The 10 ms webhook test reached 83.5% of the latency-only ceiling of 100 requests/sec, with the remaining time covering local HTTP, serialization, authentication, and signing. Fanout held roughly 70–77 requests/sec as destination count increased, so transaction throughput fell approximately inversely with the number of destinations; concurrency and route selectivity are therefore the relevant compensating controls.

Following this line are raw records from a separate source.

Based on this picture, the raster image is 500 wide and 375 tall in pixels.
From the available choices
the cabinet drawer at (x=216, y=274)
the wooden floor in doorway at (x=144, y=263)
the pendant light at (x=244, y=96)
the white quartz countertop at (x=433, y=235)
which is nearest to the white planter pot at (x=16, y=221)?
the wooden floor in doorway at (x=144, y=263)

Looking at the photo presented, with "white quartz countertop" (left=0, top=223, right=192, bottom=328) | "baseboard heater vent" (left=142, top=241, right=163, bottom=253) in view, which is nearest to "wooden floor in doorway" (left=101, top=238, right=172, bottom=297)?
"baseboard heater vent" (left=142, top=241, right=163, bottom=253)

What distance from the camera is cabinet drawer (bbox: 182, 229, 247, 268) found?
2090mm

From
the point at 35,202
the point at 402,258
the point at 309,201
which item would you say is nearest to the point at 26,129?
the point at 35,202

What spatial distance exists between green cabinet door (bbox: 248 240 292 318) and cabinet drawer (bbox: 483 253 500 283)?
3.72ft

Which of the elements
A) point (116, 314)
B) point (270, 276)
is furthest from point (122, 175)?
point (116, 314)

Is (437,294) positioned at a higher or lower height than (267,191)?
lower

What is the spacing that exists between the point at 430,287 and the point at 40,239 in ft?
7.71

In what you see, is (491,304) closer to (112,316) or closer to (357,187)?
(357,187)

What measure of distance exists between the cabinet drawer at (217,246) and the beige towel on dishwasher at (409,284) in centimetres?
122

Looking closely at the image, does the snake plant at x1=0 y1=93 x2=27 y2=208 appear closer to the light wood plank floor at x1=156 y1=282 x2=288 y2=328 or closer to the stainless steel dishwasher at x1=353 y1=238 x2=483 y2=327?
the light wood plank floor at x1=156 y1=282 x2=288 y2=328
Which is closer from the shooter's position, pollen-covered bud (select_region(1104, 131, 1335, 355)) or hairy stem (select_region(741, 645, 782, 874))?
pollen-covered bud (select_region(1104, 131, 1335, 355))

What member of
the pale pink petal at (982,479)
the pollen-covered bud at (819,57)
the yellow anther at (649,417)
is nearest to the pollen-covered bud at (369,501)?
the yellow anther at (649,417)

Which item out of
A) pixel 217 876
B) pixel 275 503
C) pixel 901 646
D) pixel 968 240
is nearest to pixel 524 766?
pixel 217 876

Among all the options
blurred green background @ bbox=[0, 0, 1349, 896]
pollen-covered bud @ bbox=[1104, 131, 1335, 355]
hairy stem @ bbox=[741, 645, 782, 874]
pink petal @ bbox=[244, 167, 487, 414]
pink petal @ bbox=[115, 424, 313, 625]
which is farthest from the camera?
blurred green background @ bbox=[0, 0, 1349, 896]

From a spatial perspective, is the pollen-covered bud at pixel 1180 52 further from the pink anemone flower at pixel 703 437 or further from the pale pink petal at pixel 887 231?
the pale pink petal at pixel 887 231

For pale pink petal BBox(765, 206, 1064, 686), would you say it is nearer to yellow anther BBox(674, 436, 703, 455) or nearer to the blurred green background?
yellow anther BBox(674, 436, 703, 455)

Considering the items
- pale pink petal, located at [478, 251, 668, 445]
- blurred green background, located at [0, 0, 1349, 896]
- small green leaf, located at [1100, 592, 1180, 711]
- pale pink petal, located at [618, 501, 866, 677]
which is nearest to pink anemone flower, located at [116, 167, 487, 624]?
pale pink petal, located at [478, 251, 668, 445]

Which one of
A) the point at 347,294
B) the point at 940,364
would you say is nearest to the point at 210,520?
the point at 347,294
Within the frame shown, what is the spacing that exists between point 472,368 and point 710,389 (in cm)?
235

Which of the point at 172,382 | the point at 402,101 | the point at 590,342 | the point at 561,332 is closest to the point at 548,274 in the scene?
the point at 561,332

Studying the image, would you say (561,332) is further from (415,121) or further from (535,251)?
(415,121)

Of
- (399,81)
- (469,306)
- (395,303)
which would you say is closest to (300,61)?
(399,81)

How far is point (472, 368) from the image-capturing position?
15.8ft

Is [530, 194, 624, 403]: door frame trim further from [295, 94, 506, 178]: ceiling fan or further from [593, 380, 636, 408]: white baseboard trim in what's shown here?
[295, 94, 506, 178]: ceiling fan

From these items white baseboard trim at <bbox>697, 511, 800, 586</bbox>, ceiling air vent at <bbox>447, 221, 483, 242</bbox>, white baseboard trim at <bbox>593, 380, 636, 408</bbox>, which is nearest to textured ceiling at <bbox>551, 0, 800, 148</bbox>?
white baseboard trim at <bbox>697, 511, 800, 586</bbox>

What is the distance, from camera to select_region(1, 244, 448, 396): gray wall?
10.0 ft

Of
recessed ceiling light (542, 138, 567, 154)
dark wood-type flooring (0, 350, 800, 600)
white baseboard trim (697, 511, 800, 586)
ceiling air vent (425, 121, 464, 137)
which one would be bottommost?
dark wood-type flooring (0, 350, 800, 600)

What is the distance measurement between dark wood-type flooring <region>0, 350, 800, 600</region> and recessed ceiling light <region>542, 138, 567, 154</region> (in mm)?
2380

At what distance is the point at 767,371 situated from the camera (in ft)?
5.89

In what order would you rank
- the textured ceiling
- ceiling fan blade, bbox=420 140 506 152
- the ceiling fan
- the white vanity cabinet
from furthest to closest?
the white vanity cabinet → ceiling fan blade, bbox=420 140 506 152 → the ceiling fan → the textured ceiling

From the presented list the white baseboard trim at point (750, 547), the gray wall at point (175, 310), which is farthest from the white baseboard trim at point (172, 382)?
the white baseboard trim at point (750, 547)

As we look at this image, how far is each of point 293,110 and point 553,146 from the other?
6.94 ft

SQLite duplicate reads were much faster than ledger and dead-letter writes on this filesystem. Metrics generation took about 1.34 ms per snapshot and readiness about 0.096 ms, leaving substantial local headroom at ordinary scrape intervals. DLQ replay resolved all 1,000 rows with none pending, but its rate excludes receiver latency, retries, and policy execution.

Interpretation boundaries

The snapshot used one trial; repeat trials before treating small differences as regressions.
HTTP receivers and synthetic sinks ran locally, without production network variance or rate limits.
PostgreSQL decoding, WAL transport, acknowledgement, and the contiguous progress coordinator are outside these downstream benchmarks.
SQLite results depend strongly on filesystem, volume, cache, and durability behavior.
Capacity planning should rerun the same commands on deployment-equivalent hardware with realistic latency, fanout, payload size, and concurrency.